Publié le par MAX HEADROOM

L'ITALIEN

Andreï KRAVTCHOUCH, Russie, 2006, 1h30mn, avec Kolia Spiridonov, Denis Moiseenko, Sacha Syrotkin, Yuri Itskov, Dariya Lesnikova... Prix du Jury et Prix du public du 13e Festival du Film Russe • Prix en Pologne, à Berlin, au Québec et encore ailleurs.




C’est une grande bâtisse au confort très largement approximatif comme il y en a des foultitudes en Russie désormais : rafistolage et replâtrage sont les mamelles de la nouvelle économie de marché pour ceux qui ne sont pas tombés du bon côté. Mais dans la grisaille désabusée d’une Russie qui survit de débrouille et de petits arrangements sordides, même un orphelinat minable peut faire office de hâvre : le pire étant la solitude et la rue. Dans celui-là, il y a une ribambelle de gamins aux grands yeux et aux rêves immenses qui espèrent tous qu’un jour vont débarquer les parents adoptifs qui les emporteront dans un pays de cocagne où ils pourront enfin s’imaginer un avenir. C’est Madame qui s’occupe de leur tirer le portrait à leur avantage, de faire les dossiers, d’échanger les courriers… Une VRP de l’adoption toutes catégories, sérieuse, efficace, avec chauffeur, car les choses sont faites contre monnaie sonnante, certes, mais dans les règles de l’art.
Ce jour-là, c’est Vanya qui est dans le collimateur, un chouette gamin : bonne bouille plutôt grave, genre plutôt réfléchi mais néanmoins joueur, de quoi toucher le cœur du couple d’Italiens qui vient faire connaissance… Pas rachitique, propre sur lui, poli, pas agité : l’entrevue marche du feu de Dieu. Sûrs et certains que l’affaire va se faire, les copains le couvent avec envie, le baptisent « l’Italien » et lui arrachent mille et une promesses : et qu’il écrira pour raconter, et qu’il enverra des bonbons…

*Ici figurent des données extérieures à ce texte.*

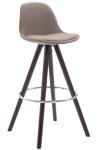 Barová židle Franklin látkový potah, podnož kulatá cappuccino, taupe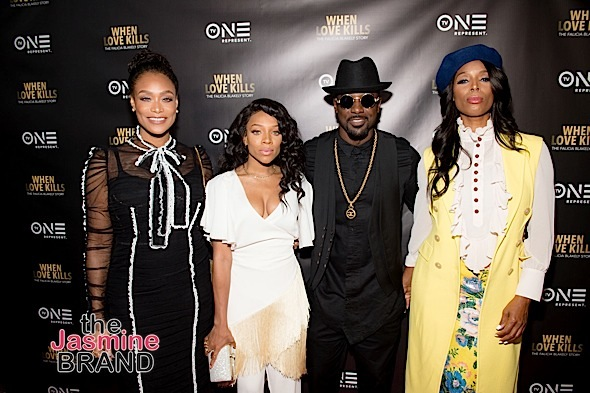 Lance Gross, Lil Mama, Tami Roman, Tasha Smith Attend 'When Love Kills' Premiere + Demetria McKinney, Trina Braxton, Syleena Johnson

Sauf que Vanya a bien pigé que ce voyage serait sans retour et, frappé par le suicide d’une nana à la dérive qui, saisie de regrets, était revenue trop tard pour récupérer un fils déjà enfamillé ailleurs , il n’a de cesse de savoir et de trouver la femme qui l’a laissé là comme un toutou dans un chenil. Pour y arriver, il faut d’abord comprendre son dossier, trouver l’adresse et donc… savoir lire ! Il apprendra quasi tout seul et partira à la recherche de sa génitrice. Invraisemblable, dites-vous ? Pas du tout, c’est tout du vrai : un fait-divers a inspiré Kravtchouch, qui cherchait depuis un moment à témoigner de la vie des gosses de Russie et ce sont ceux d’un orphelinat russe qui jouent leur propre rôle dans une bâtisse jumelle de leur foyer.
Le film est une fort attachante aventure. Mais c’est surtout une plongée réaliste dans la Russie actuelle, avec des gens qui font ce qu’ils peuvent, des sympas et des moins drôles, avec l’obsession unanimement partagée que sans fric, il n’y a pas de salut possible. Sans compter que le sous-développement intellectuel qui gagne du terrain plombe chaque jour davantage l’avenir de têtes blondes qui ne sont plus chères à personne. Dans cet orphelinat, la chance des gamins, c’est d’avoir une valeur marchande: si l’on est encore gentil avec eux, c’est peut-être moins par humanité que parce qu’il ne faut pas gâter la marchandise. Les plus beaux ayant, encore plus qu’ailleurs, plus de raison d’espérer que les laids. Néanmoins, même dans cette grisaille, des solidarités se créent et il arrive qu’un cœur que l’on croyait de pierre donne encore des signes d’humanité.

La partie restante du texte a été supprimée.